Ese es uno de los propósitos del actual Gobierno para los próximos meses. Su pistoletazo de salida debe ser la revisión técnica de la población ajustada —el criterio básico del sistema— que se calculará en noviembre. En vísperas de ese ecuador, algunos presidentes autonómicos toman posiciones, lanzan cálculos y plantean posibles alianzas. Es una tarea positiva y meritoria, sobre todo porque discurre entre líderes políticos de distinto signo ideológico, que buscan afinidades en función de los criterios objetivos que más los beneficien. Y eso sucede pese al hecho incontrovertible de que el clima generado desde la oposición mayoritaria para nada favorece ningún tipo de acuerdo, en particular si ese resultado pudiera dotar de mayor estabilidad a la coalición de gobierno.
La tarea de reeditar un consenso básico —o al menos, disensos benignos—, que pese a todas las dificultades se logró bajo el Gobierno de Zapatero mediante la discreta batuta del vicepresidente económico Pedro Solbes, se augura así hercúlea.
A las dificultades del enquistamiento de los problemas, y de una financiación siempre reputada como insuficiente en relación con las ambiciones de cada Administración, se les añaden otras. Una es la percepción de las comunidades menos prósperas de que el esfuerzo de los territorios contribuyentes netos (Madrid, Cataluña, Baleares), aun siendo considerable, no alcanza a compensar las asimetrías de los desequilibrios territoriales generados tras la crisis pandémica. Otra, la evidencia de que el efecto ultrabeneficioso de la capitalidad madrileña multiplica su distorsión al acompañarse de una competencia fiscal bajista muy polémica.

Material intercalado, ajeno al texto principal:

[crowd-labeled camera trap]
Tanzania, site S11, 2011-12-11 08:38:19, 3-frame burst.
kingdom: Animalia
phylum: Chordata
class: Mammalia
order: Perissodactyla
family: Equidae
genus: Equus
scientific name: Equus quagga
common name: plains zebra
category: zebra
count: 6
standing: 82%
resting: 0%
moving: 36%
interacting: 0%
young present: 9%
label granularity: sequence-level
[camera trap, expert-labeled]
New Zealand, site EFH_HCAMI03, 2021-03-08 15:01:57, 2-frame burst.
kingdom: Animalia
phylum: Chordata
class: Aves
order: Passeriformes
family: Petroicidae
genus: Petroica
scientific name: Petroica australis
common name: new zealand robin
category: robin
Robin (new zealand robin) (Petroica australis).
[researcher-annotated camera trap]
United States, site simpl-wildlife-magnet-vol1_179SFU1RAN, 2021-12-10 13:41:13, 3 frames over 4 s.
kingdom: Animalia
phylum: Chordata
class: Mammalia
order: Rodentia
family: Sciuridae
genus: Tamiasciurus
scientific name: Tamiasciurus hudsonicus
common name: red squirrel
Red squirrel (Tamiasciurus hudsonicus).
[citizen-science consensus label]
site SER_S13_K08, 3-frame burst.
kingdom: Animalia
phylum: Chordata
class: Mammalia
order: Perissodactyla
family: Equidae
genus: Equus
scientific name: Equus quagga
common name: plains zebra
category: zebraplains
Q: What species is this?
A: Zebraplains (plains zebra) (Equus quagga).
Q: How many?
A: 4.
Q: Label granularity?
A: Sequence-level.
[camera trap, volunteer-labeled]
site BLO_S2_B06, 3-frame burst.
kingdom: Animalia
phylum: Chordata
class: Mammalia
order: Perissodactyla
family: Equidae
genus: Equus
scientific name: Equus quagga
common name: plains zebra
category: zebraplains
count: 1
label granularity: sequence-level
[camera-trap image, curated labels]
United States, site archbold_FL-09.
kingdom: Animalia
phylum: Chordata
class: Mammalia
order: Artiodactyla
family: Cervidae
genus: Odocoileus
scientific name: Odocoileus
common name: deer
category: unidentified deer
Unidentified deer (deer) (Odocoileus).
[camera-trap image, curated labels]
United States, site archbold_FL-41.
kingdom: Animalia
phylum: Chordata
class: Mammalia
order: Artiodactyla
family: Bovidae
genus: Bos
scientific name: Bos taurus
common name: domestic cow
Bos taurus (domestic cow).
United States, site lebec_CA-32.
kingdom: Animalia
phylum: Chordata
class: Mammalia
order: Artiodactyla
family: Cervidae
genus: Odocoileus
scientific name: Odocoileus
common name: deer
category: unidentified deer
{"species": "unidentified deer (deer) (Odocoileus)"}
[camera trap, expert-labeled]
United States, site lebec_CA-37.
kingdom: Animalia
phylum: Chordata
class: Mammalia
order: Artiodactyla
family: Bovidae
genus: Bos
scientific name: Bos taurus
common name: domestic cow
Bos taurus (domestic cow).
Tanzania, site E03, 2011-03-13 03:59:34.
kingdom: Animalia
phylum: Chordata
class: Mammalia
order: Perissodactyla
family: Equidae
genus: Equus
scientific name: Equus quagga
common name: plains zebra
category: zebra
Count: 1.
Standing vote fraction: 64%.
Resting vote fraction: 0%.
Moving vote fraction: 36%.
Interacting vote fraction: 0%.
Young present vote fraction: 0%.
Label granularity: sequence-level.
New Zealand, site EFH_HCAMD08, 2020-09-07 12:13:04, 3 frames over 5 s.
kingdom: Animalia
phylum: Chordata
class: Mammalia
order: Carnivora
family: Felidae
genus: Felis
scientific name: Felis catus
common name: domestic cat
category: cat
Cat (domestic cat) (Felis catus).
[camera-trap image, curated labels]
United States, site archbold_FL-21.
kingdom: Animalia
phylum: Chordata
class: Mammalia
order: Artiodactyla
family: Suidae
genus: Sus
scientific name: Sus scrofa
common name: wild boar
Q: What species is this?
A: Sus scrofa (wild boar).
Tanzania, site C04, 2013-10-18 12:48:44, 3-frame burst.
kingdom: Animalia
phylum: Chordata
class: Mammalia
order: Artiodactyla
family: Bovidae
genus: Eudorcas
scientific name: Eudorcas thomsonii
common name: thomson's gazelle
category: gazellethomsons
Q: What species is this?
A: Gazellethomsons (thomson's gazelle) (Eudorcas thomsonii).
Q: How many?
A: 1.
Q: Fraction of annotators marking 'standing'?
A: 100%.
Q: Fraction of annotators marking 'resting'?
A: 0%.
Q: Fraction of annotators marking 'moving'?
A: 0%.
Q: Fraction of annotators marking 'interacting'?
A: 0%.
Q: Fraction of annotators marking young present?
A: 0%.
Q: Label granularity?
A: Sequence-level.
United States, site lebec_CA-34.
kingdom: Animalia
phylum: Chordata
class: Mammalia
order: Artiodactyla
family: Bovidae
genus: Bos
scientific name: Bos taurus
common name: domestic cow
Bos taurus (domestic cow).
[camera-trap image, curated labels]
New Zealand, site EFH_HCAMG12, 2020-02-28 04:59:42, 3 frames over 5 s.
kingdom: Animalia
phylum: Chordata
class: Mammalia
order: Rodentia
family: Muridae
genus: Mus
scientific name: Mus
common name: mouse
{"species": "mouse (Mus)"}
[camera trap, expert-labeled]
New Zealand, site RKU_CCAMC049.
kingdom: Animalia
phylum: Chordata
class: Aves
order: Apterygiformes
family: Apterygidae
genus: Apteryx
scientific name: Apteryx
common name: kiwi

Y otra, en fin, que la amplia sobrefinanciación por habitante de las comunidades forales respecto de las de régimen común de ninguna manera se corrige —ni siquiera se modula— con el mero transcurso del tiempo.
En estas vísperas de tanteos van perfilándose varios alineamientos, por fortuna no enquistados como frentes: el de las peor financiadas (Valencia, Andalucía, Murcia), que subrayan la necesidad de aplicar con rigor el criterio del peso de la población; el de las interiores, que aluden a la despoblación, la dispersión o el envejecimiento, y el de las contribuyentes netas, más implícito, que desean ajustar a la baja su aportación.
Si nadie aprovecha para utilizar este río relativamente revuelto en siniestra ganancia de pescadores; si se arbitra un sistema de debate claro, más allá de las comisiones técnicas y del Consejo de Política Fiscal y Financiera; si este se dota de transparencia, participación y calidad técnica, por ejemplo en el Senado, como ocurre en el Bundesrat alemán, que registra al respecto discusiones titánicas..., si sucede todo eso, las tensiones latentes pueden abrir oportunidades para todos. De lo contrario, se convertirán en otro vía crucis.